# [Job]
Extract exactly and only the lines of the data below, starting at the line with "Looking at this" and stopping after the final line.

(Rows from a dataset)
____________________

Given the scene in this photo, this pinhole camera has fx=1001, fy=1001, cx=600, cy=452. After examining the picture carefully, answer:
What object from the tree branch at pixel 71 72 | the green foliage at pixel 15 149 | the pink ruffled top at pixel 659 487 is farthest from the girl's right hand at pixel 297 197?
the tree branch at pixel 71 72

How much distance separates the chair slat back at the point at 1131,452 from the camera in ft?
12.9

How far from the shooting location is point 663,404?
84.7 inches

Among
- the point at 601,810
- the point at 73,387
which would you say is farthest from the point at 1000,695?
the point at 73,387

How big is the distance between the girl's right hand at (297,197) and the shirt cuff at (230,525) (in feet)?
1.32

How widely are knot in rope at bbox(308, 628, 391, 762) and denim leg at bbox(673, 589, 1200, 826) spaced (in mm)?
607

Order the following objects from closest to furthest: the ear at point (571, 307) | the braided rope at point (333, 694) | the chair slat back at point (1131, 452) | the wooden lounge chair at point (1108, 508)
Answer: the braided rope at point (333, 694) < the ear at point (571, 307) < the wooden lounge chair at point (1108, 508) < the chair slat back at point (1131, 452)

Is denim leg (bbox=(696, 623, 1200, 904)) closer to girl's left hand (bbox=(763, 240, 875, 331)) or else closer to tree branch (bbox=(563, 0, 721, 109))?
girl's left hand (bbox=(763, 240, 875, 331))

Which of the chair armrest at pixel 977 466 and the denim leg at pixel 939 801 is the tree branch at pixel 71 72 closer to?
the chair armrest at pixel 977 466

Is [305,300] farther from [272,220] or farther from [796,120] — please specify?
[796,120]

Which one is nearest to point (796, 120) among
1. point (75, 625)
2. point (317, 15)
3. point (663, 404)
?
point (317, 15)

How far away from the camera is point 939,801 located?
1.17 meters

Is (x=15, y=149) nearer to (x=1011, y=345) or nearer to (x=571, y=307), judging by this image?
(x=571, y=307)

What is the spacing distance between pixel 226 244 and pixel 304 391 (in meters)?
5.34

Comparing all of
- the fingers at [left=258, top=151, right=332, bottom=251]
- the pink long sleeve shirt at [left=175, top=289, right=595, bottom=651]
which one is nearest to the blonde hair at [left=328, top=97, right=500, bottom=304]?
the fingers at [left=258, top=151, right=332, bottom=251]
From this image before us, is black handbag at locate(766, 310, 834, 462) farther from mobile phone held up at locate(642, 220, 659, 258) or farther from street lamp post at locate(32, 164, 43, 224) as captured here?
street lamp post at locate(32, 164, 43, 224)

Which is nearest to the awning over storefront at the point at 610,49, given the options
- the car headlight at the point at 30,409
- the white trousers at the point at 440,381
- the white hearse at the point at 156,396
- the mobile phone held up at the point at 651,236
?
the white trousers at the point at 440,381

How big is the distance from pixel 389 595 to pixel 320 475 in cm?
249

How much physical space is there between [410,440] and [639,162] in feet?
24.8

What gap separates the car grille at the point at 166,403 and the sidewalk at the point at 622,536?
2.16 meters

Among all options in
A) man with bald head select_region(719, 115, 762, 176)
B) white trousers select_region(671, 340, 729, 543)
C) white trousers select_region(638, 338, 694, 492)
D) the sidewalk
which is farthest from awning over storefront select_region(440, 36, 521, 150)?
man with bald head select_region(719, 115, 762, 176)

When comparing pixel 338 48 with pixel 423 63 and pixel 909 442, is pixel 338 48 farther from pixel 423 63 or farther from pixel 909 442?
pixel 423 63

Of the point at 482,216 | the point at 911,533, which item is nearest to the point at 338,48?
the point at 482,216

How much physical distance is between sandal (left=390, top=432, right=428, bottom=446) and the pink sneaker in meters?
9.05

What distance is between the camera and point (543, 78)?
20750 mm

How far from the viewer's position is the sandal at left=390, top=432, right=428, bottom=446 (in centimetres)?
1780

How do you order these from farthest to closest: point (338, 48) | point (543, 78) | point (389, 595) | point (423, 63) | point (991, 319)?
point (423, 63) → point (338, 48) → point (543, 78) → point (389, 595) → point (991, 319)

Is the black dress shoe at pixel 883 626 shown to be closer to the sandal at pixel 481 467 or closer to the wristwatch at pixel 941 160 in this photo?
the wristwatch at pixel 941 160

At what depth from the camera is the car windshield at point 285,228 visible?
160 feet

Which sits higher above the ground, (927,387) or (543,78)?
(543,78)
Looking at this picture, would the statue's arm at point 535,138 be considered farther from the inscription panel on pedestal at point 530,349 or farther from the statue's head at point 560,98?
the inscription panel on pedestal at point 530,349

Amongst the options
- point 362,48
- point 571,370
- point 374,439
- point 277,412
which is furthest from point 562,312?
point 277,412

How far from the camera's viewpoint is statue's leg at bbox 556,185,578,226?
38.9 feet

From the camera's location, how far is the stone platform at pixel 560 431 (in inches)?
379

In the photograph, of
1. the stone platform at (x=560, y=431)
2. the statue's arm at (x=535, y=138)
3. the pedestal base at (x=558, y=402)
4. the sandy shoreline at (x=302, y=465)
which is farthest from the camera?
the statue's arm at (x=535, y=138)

____________________

# [Answer to the task]
Looking at this picture, would the statue's arm at point 535,138 be considered farther from the inscription panel on pedestal at point 530,349 or farther from the statue's head at point 560,98?
the inscription panel on pedestal at point 530,349

Amongst the options
- point 362,48
- point 571,370
- point 374,439
- point 277,412
which is furthest from point 562,312?
point 277,412

How far from the camera's viewpoint is statue's leg at bbox 556,185,578,226?
38.9 feet

From the camera's location, how far is the stone platform at pixel 560 431 (in inches)?
379

In the photograph, of
1. the stone platform at (x=560, y=431)
2. the statue's arm at (x=535, y=138)
3. the pedestal base at (x=558, y=402)
4. the sandy shoreline at (x=302, y=465)
which is farthest from the camera?
the statue's arm at (x=535, y=138)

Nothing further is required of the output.